● PAGE:
■ ■ ■ ■ ■ ■ ■

This question, “should I treat factor XXX as fixed or random?” can be a very complicated question with competing opinions and definitions. Some examples from relevant literature are given for context. You should think critically and find evidence to support your decisions.
Fixed effects are unknown constants that we wish to estimate from the model and could be similar estimates in subsequent experimentation. The research is interested in these particular estimates.
Random effects are random variables sampled from a population which cannot be observed in subsequent experimentation. The research is not interested in these particular levels, but rather how the estimates vary from sample to sample.
From Gelman 2005: 1) Fixed effects are constant across individuals, and random effects vary - (e.g., random intercepts and fixed slopes results in parallel lines with random intercepts). 2) Effects are fixed if they are interesting in themselves or random if there is interest in the underlying population. 3) When a sample exhausts the population, the corresponding variable is fixed; when the sample is a small (i.e., negligible) part of the population the corresponding variable is random. 4) If an effect is assumed to be a realized value or a random variable, it is called a random effect. 5) Fixed effects are estimated using least squares (or, more generally, maximum likelihood) and random effects are estimated with shrinkage (e.g., linear unbiased prediction).

■ ■ ■ ■ ■ ■ ■

● INSTRUCTIONS:
• a. In the passage on fixed and random effects, how does Gelman's fifth definition say random effects are estimated?
• b. Resume the passage on fixed and random effects from the point where it stops.
The entries that come next are separate material, unrelated to the passage on fixed and random effects.

(Dataset rows)
■ ■ ■ ■ ■ ■ ■

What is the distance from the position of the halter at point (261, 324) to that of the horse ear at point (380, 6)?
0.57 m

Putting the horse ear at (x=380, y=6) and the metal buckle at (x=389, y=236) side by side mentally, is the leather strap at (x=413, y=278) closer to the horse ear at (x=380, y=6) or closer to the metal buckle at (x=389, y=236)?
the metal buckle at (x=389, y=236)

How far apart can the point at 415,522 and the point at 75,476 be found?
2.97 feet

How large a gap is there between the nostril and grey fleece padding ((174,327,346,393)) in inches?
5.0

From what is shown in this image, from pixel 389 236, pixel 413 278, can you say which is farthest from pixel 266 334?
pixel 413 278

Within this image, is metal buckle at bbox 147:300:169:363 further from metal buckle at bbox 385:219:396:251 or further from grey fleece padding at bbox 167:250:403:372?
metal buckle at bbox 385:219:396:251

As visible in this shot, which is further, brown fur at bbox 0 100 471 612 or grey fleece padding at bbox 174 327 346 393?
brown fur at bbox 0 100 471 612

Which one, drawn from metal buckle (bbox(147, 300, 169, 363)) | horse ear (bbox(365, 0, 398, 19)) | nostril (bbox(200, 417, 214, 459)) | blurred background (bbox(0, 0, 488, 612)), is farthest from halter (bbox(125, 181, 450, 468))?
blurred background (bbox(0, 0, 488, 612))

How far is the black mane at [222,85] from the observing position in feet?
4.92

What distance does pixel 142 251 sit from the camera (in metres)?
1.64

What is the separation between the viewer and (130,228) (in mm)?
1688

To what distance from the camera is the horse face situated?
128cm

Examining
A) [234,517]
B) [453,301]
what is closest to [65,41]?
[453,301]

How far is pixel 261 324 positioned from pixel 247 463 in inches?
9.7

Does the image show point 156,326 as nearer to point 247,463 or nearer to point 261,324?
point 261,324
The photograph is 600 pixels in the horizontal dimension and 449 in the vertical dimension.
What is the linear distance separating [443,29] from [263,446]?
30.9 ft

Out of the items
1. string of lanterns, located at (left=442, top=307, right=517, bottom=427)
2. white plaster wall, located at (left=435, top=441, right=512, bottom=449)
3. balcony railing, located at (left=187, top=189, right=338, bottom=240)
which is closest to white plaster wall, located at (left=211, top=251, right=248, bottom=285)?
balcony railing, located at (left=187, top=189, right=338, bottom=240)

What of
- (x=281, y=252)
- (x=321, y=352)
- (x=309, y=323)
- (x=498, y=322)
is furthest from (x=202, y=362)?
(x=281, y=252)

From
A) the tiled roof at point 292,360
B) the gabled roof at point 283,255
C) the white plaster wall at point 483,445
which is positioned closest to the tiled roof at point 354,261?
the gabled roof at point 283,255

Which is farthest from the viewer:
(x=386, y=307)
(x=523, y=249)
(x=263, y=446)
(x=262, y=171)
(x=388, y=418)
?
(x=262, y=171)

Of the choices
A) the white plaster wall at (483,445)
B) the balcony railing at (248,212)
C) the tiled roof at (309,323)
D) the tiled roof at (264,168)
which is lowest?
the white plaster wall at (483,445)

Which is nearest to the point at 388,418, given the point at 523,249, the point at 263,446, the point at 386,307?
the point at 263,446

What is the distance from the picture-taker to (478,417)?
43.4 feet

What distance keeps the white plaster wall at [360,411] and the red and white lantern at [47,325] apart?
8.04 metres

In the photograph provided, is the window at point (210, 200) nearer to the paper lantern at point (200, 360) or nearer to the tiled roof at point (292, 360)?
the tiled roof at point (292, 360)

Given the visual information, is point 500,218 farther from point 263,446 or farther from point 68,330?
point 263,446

■ ■ ■ ■ ■ ■ ■

● ANSWERS PER TASK:
• a. With shrinkage, such as linear unbiased prediction.

• b.
“…one modeler’s random effect is another modeler’s fixed effect” (Schabenberger and Pierce 2001).
One idea that is particularly contested involves the number of levels within a random effect (5-6 minimum). This advice comes from a pragmatic approach to ensure that you have enough variance of the population, but a more philosophical forward opinion would focus on the purpose of the term as it is included in the model.
Another major differences for mixed-effect models is that we can calculate the variance component of the random effects. The variance component is how much variation there is among the intercepts of the levels of the random effect. In the InsectSprays example, if the block had very little effect on the insect counts (all blocks are about the same), the variance component would be low (near zero). However, if there was a large amount of variation among the blocks (some blocks as very few insects and some had a lot), the variance component would be high. The concept of variance components is closely related to the coefficient of determination or the R-squared.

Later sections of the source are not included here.